No Accountability and the Dictatorship of the Bureaucracy

The reason why the Thruway Authority will never, ever change the toll plazas in Williamsville and Lackawanna has to do with the fact that western New York is a nonentity. No one from Albany needs to pass through here on their way to Erie, and so it doesn’t really matter all that much whether you’re sitting in unnecessary traffic at Ripley, Lackawanna, or Williamsville on the I-90.

It’s 2013 and completely unacceptable that we haven’t made use of the not-very-advanced technology that is available to permit EZ-Pass holders fly by the toll plaza at highway speeds. No EZ-Pass, you can pay cash at a booth located off the main road, like they do in Florida.

The Thruway Authority is, actually, considering changing over to an all-electronic toll collection system, but only on the busiest part of the road, between Yonkers and Harriman. In other words, on the stretch of road Assembly members and Senators living in the New York City area take to get to work in Albany.

A report in the Clarence Bee (paywall) reveals that a meeting was held last week with local elected officials whereby the Thruway Authority made all the arguments for moving the Williamsville Plaza back east, past the Transit exit, relieving some of the traffic congestion on Main Street in Williamsville and other surface roads.

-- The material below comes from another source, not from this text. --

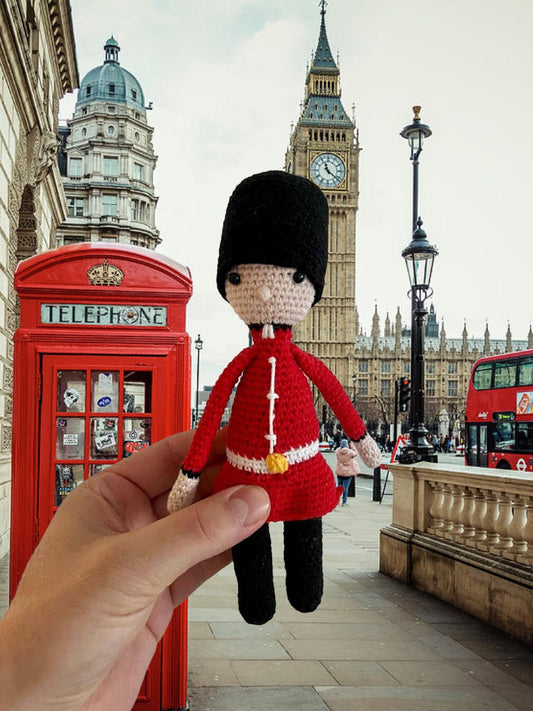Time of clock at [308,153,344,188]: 11:21
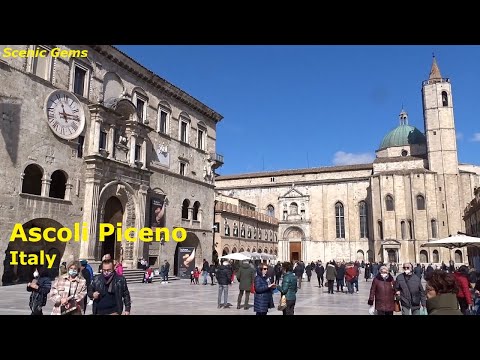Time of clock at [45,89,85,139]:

But they refuse to do it.

The Thruway had originally slated $14 million to reconfigure and/or move the tolls, but now they’ve only got $6.5 million on the table. They acknowledged that there was not a lot of space available to reconfigure Williamsville the right way, but they were going to try anyway; they were going to go into it half-assed.

While officials from Williamsville, Lancaster, and Clarence pleaded with the Thruway to consider moving the plaza back to Pembroke, the Thruway Authority simply isn’t going to do it, and is talking about using electronic toll taking in a location that is already a bottleneck.

The Thruway Authority, of course, answers to nobody. If you complain, they don’t lose their contract or franchise to run the road. They run independently from the executive or legislative branches, which answer to the public through periodic elections. It has its own bureaucracy and budget, operating as a quasi-independent state-sanctioned entity, and if you don’t like queueing up at a too-small toll plaza using antiquated technology, well you can just go to hell and sit and like it.

Thruway employees get free EZ-Pass, so they don’t care. The Governor jets in and out of here, so he doesn’t care. Our local Assembly members and Senators are the ones who should be making the most noise about Thruway dysfunction, since they have to use the road to get to work, but instead we have Brian Higgins – a federal representative – calling for at least a toll-free stretch between Transit and Williamsville.

There is no accountability, so there is no motivation or impetus to improve service to Thruway consumers. It is more evidence of the dictatorship of the bureaucracy under which we live in New York.